The story brings us to a world of impossibilities. A world of green pigs, flying horses, and talking animals. A world that Alice can only recognize as a dream.  This realm is a wonderful and highly symbolic world filled with guiding analogies and metaphors.


Before Wonderland, Alice was walking down a path laid out before her. The dots were all connected by normative reinforcers of ‘this is how it is’ and ‘that is what you should do’.  People fashion gaudy apparel, gather at ostentatious estates, and follow the predetermined dance steps of the quadrille.  Alice challenges the conventional when she chooses not to wear her stockings and corset.  “Who’s to say what is proper? What if someone were to say that wearing a codfish on your head was proper?”  Alice’s extreme example gets at a very good point.  Are we behaving certain ways, buying certain things, thinking certain thoughts because that is what we should be doing or what we truly want to be doing.  The answer is probably yes. We are socially desirable creatures, modern day approval seekers who yearn for acceptance and admiration.  But to gain admiration we must have respect, and the only true means of being respected is to be true to yourself.

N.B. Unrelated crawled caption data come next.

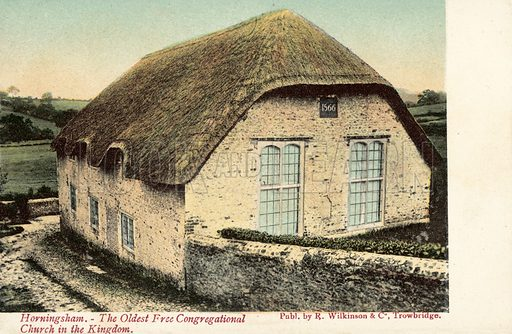 Horningsham, the Oldest Free Congregational Church in the Kingdom. Postcard, early 20th century.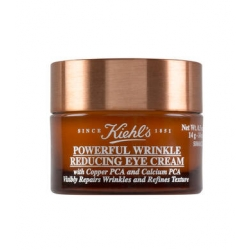 Kiehl's Powerful Wrinkle Reducing Eye Cream 14 ml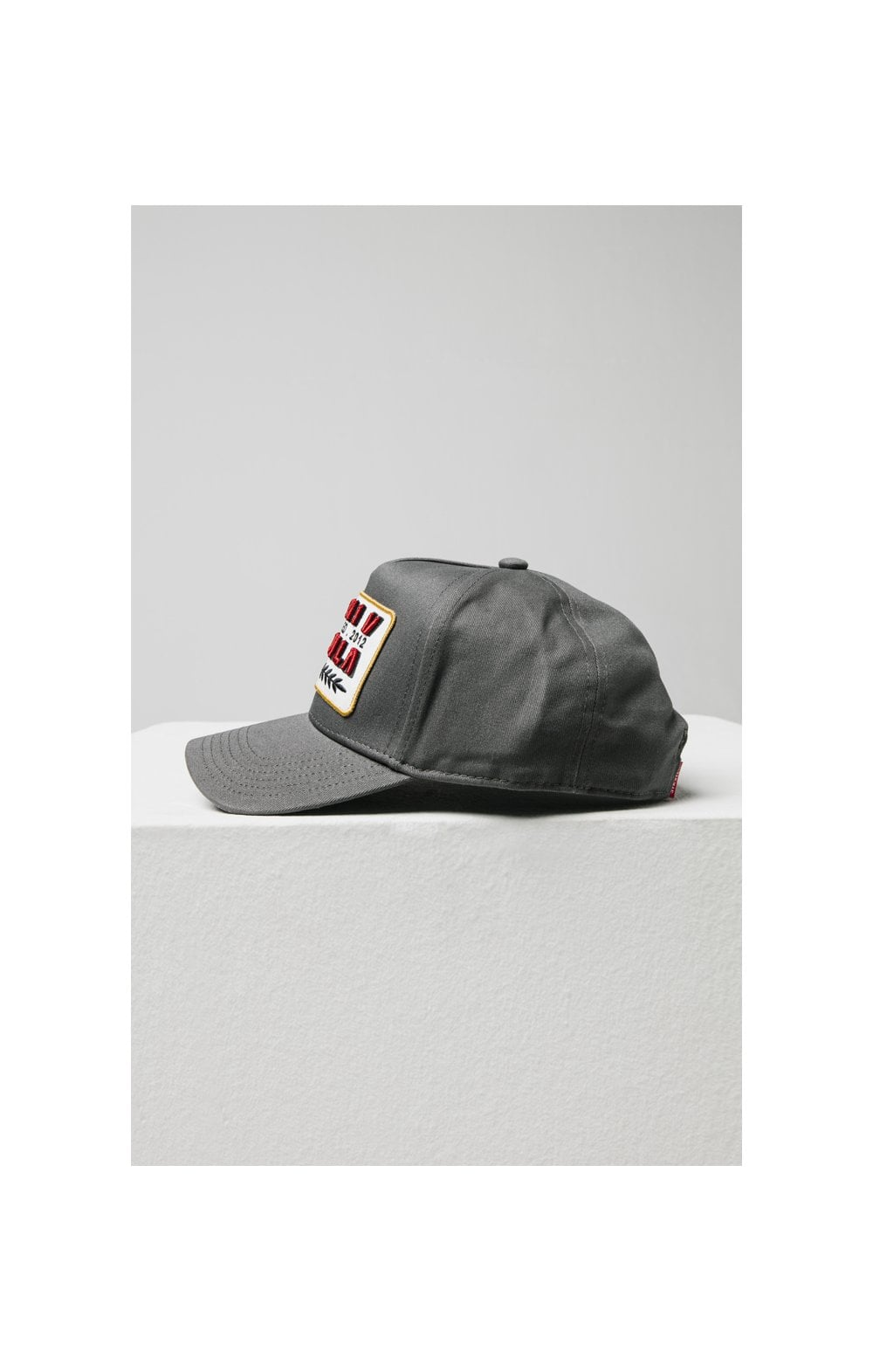 SikSilk Patch Full Trucker - Charcoal (3)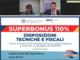 Confindustria Cuneo e ANCE Cuneo focalizzate sul superbonus 110%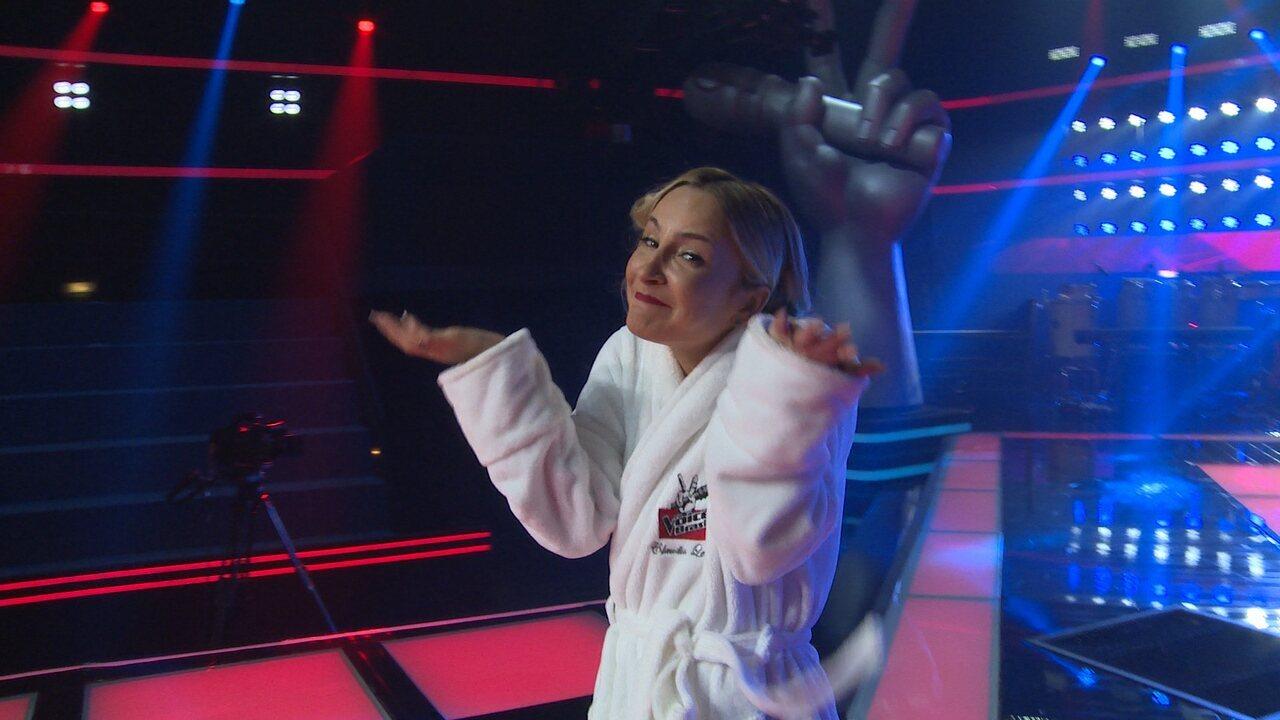 The Voice Repórter #04 - Claudia Leitte musa até de bobes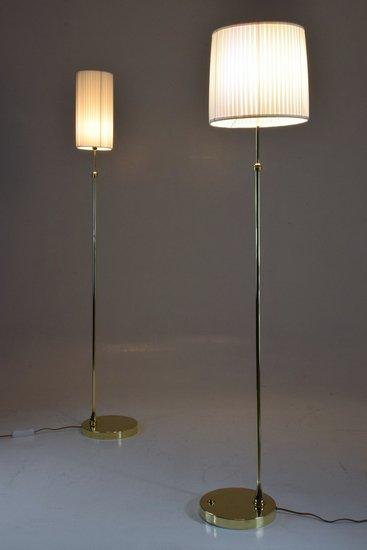 Equilibrium i mii contemporary brass floor lamp jonathan amar studio treniq 1 1562007838749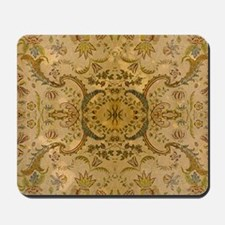 damask vintage Mousepad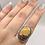 Thumbnail: Sterling Silver Mookait Jasper Ring Size 10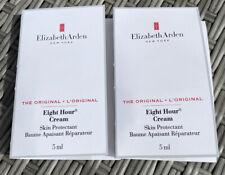 2 x Elizabeth Arden Eight Hour Cream 5ml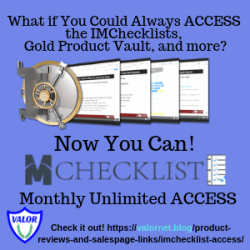 IMChecklist Access Ad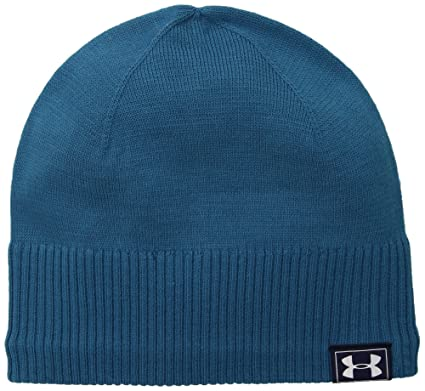 Amazon.com  Under Armour Men s ColdGear Reactor Knit Beanie 7a1ca0730aa
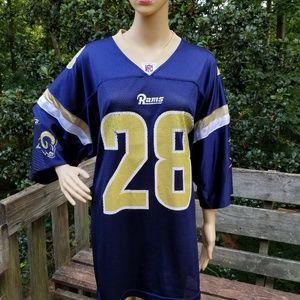 GUC NFL St. Louis Rams Jersey - Size 2X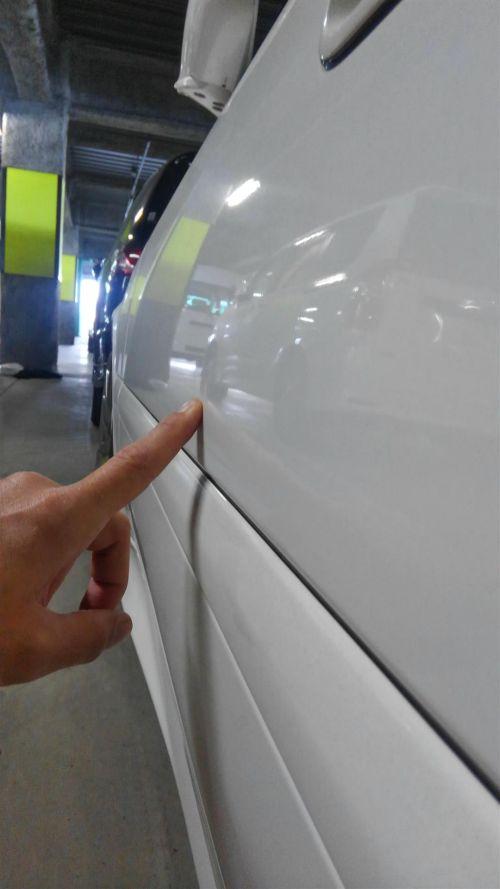 Toyota Chaser Tourer V 25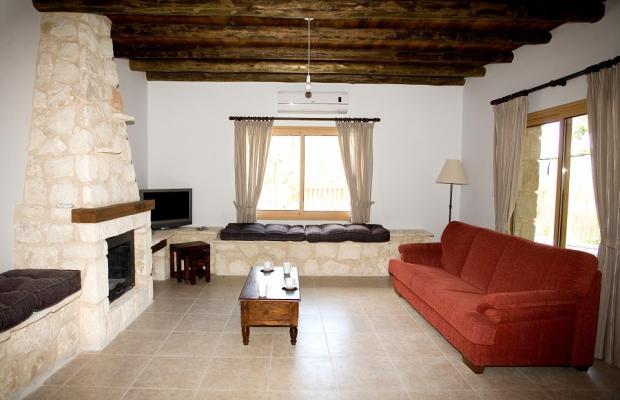 фото отеля Villa Violaris изображение №13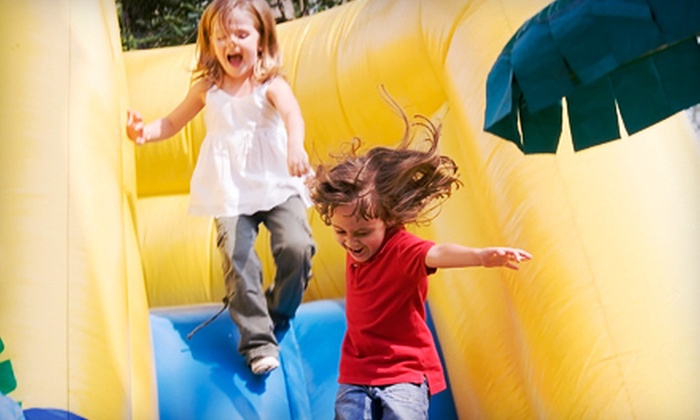 Inflatable World - Mission Valley East: $10 Toward Admission
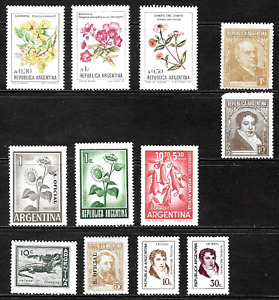 Argentina .. A mint stamp collection .. 4530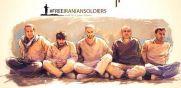 آزادی مرزبانان ایرانی / بازگشت سربازان گروگان به وطن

“From the moment I’ve fallen down that rabbit hole I’ve been told what I must do and who I must be. This is my dream. I make the path.”  Life is too short to live out expectations based on the notions set out by others.  This world will try and shape you into something you’re not, always.  It will lure you in with reward and exchange your creative self for a life you are supposed to want.


"Alice," said the White Queen, "you cannot live your life to please others. The choice must be yours because when you step out to face that creature, you will step out alone.” It would at first seem a selfish notion to say the universe revolves around you, but it really does. This is your subjective world. We live in a perceiver created reality.  This, in turn, means we are responsible for it.  If our actions do not come from the heart, then how are we to be guided by it when the motivation of our endeavors is contingent on someone else’s desires. It is our responsibility to choose the life we want to live because you and you alone are going to be the one living it.

Alice’s story is one filled with weirdness. One of it’s heroes is a hatter who has gone mad, a person who is truly bonkers.  But being bonkers allowed for the hatter’s success as he tries to make Wonderland right again.  And so it seems that Alice’s reassurance to the hatter, that only  the best people are crazy, is warranted.  That in order to make the world right and good and decent you must be a little crazy yourself.

Nothing could be crazier than consuming growing and shrinking potions, talking to cats, and riding a fearsome Bandersnatch.  These things simply are not possible.  But this story’s purpose is to entertain the impossible.  As Alice gazes upon the massive beast called a Jabberwocky, the one she must slay, doubt begins to manifest. “This is impossible,” she whispered to the hatter. “Only if you believe it is,” he responded. Alice’s father reminds us from the beginning of the story that the only way to achieve the impossible is to believe it is possible.  Life is going to be filled with big, scary, ugly fears that will seem impossible.  The purpose of this story could very well coincide with your own; entertain the impossible.

Alice says sometimes she believes as many as 6 impossible things before breakfast.  Imagine that.  With thinking like that then at least a few of those impossible thoughts could come to fruition.  What a wonderful practice to think in the impossible.  At first, we, as Alice, will probably only recognize it as a dream; but if we take the time to see how deep the rabbit hole goes; if we find our own green pigs, flying horses, and talking animals; if we are as mad as a hatter, perhaps we will come to the realization that this is no more a dream than impossible an obstacle.